On comprend dès lors que les interactions physiques matérielles et les interrelations humaines immatérielles participent du même Kosmos (aux sens grecs conjoints d'Ordre et d'Harmonie) qui est le fondement de la nouvelle "physique des processus complexes" (dont les géniteurs furent Spinoza, Helmholtz, Bergson, Whitehead, Teilhard de Chardin et mon mentor Ilya Prigogine).
Pour aller plus loin, il faut comprendre que la bipolarité originelle (Réalité actuelle et Intentionnalité actuelle) engendre, selon les circonstances, les environnements, les conditions, des bipolarités secondes, tierces, etc ... qui induisent, très vite, une complexification des dynamiques, organisations et comportements.
Pour le dire d'un mot, et sans entrer trop dans les détails, on pourrait dire que la Logicité à l'œuvre en tout, partout et toujours, vise à dissiper optimalement (donc le plus efficacement possible) les tensions et surtensions induites par les bipolarités omniprésentes, et qu'il existe, pour cela, six cheminements possibles.
- Trois cheminements conflictuels d'uniformisation entropique :
- le premier pôle détruit le second,
- le second détruit le premier
- les deux s'entredétruisent.
- Trois cheminements consensuels d'organisation néguentropiques :
- les deux pôles s'écartent l'un de l'autre au maximum,
- les deux pôles trouvent un compromis honorable et construisent une structure d'équilibre plus ou moins stable (c'est le schéma mécanique par excellence),
- les deux pôles induisent l'émergence d'un super-pôle unique (mais bien plus complexe) qui les fusionnent au sein d'une entité originale (la cellule vivante à partir des macromolécules, ou une entreprise économique à partir de savoir-faire complémentaires).
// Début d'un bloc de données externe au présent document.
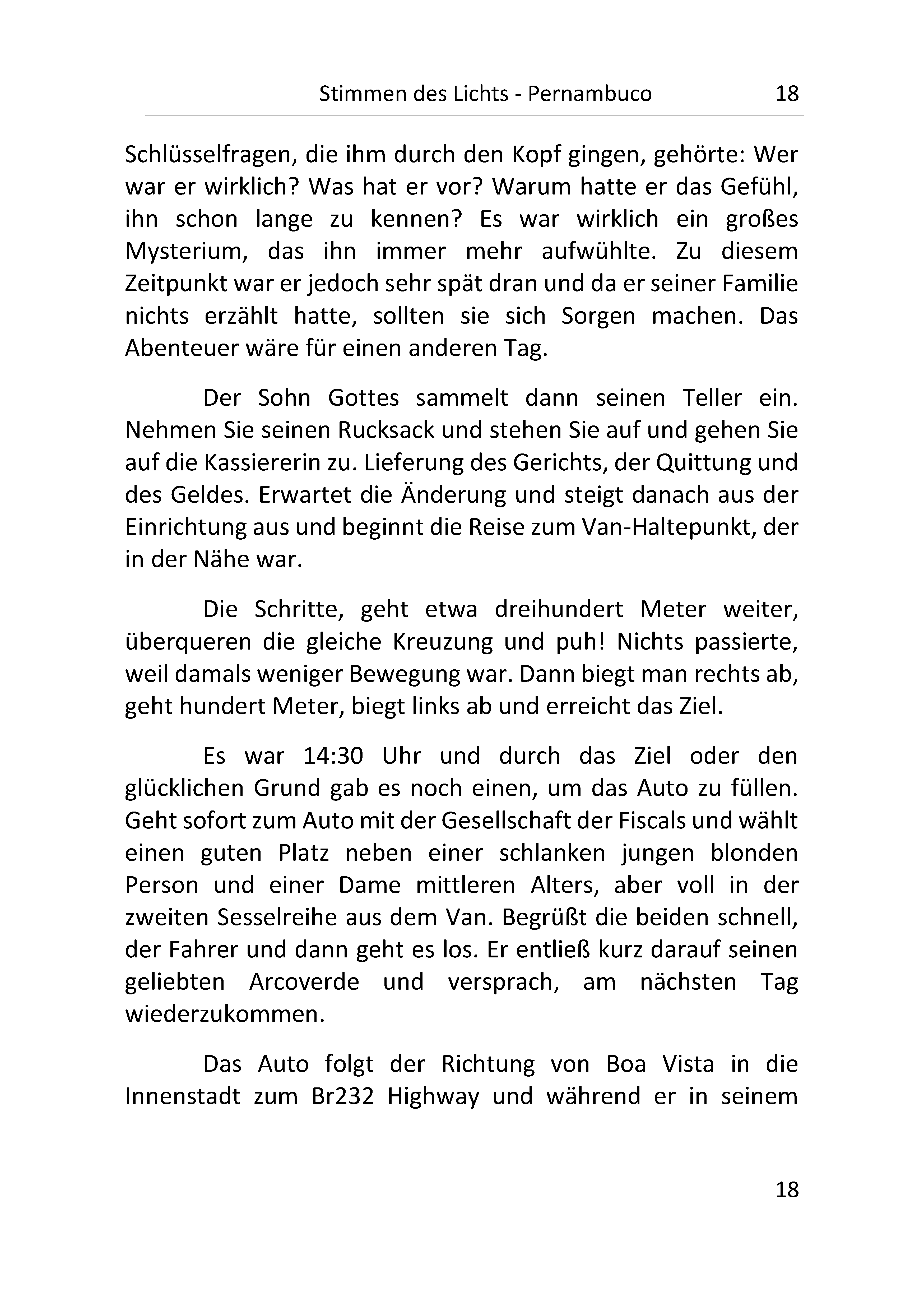 Stimmen des Lichts - Pernambuco 18

Schlüsselfragen, die ihm durch den Kopf gingen, gehörte: Wer war er wirklich? Was hat er vor? Warum hatte er das Gefühl, ihn schon lange zu kennen? Es war wirklich ein großes Mysterium, das ihn immer mehr aufwühlte. Zu diesem Zeitpunkt war er jedoch sehr spät dran und da er seiner Familie nichts erzählt hatte, sollten sie sich Sorgen machen. Das Abenteuer wäre für einen anderen Tag.

Der Sohn Gottes sammelt dann seinen Teller ein. Nehmen Sie seinen Rucksack und stehen Sie auf und gehen Sie auf die Kassiererin zu. Lieferung des Gerichts, der Quittung und des Geldes. Erwartet die Änderung und steigt danach aus der Einrichtung aus und beginnt die Reise zum Van-Haltepunkt, der in der Nähe war.

Die Schritte, geht etwa dreihundert Meter weiter, überqueren die gleiche Kreuzung und puh! Nichts passierte, weil damals weniger Bewegung war. Dann biegt man rechts ab, geht hundert Meter, biegt links ab und erreicht das Ziel.

Es war 14:30 Uhr und durch das Ziel oder den glücklichen Grund gab es noch einen, um das Auto zu füllen. Geht sofort zum Auto mit der Gesellschaft der Fiscals und wählt einen guten Platz neben einer schlanken jungen blonden Person und einer Dame mittleren Alters, aber voll in der zweiten Sesselreihe aus dem Van. Begrüßt die beiden schnell, der Fahrer und dann geht es los. Er entließ kurz darauf seinen geliebten Arcoverde und versprach, am nächsten Tag wiederzukommen.

Das Auto folgt der Richtung von Boa Vista in die Innenstadt zum Br232 Highway und während er in seinem

18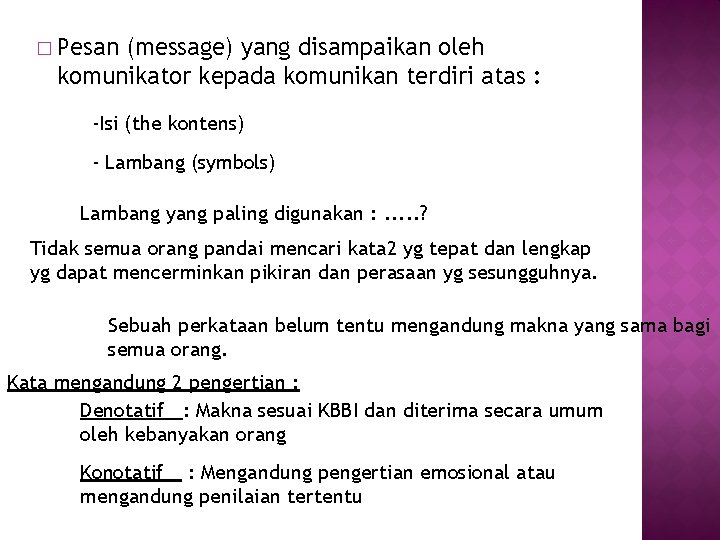 □ Pesan (message) yang disampaikan oleh komunikator kepada komunikan terdiri atas :

-Isi (the kontens)

- Lambang (symbols)

Lambang yang paling digunakan : .....?

Tidak semua orang pandai mencari kata2 yg tepat dan lengkap yg dapat mencerminkan pikiran dan perasaan yg sesungguhnya.

Sebuah perkataan belum tentu mengandung makna yang sama bagi semua orang.

Kata mengandung 2 pengertian :

Denotatif : Makna sesuai KBBI dan diterima secara umum oleh kebanyakan orang

Konotatif : Mengandung pengertian emosional atau mengandung penilaian tertentu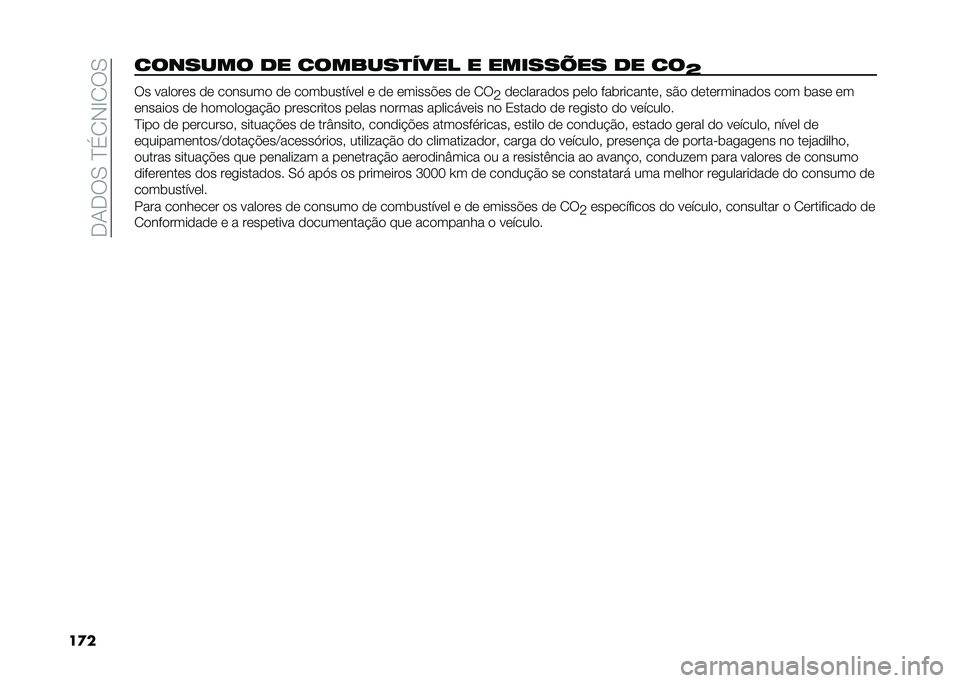 DADOS TÉCNICOS

CONSUMO DE COMBUSTÍVEL E EMISSÕES DE $CO_2$

Os valores de consumo de combustível e de emissões de $CO_2$ declarados pelo fabricante, são determinados com base em ensaios de homologação prescritos pelas normas aplicáveis no Estado de registo do veículo.
Tipo de percurso, situações de trânsito, condições atmosféricas, estilo de condução, estado geral do veículo, nível de equipamentos/dotações/acessórios, utilização do climatizador, carga do veículo, presença de porta-bagagens no tejadilho, outras situações que penalizam a penetração aerodinâmica ou a resistência ao avanço, conduzem para valores de consumo diferentes dos registados. Só após os primeiros 3000 km de condução se constatará uma melhor regularidade do consumo de combustível.
Para conhecer os valores de consumo de combustível e de emissões de $CO_2$ específicos do veículo, consultar o Certificado de Conformidade e a respetiva documentação que acompanha o veículo.

172

carmanualsonline.info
Plus le monde alentour est complexe, plus la dissipation des surtensions doit s'inventer des organisations au moins aussi complexes que lui.
C'est typiquement le cas de notre époque qui vit l'effondrement du paradigme "mécanique" de la Modernité fondé que les relations hiérarchiques et les mesures quantitatives, et qui vit l'émergence d'un paradigme noétique construit sur des organisations en réseaux soudés par un fort projet commun, mais fondés sur l'autonomie de ses composants.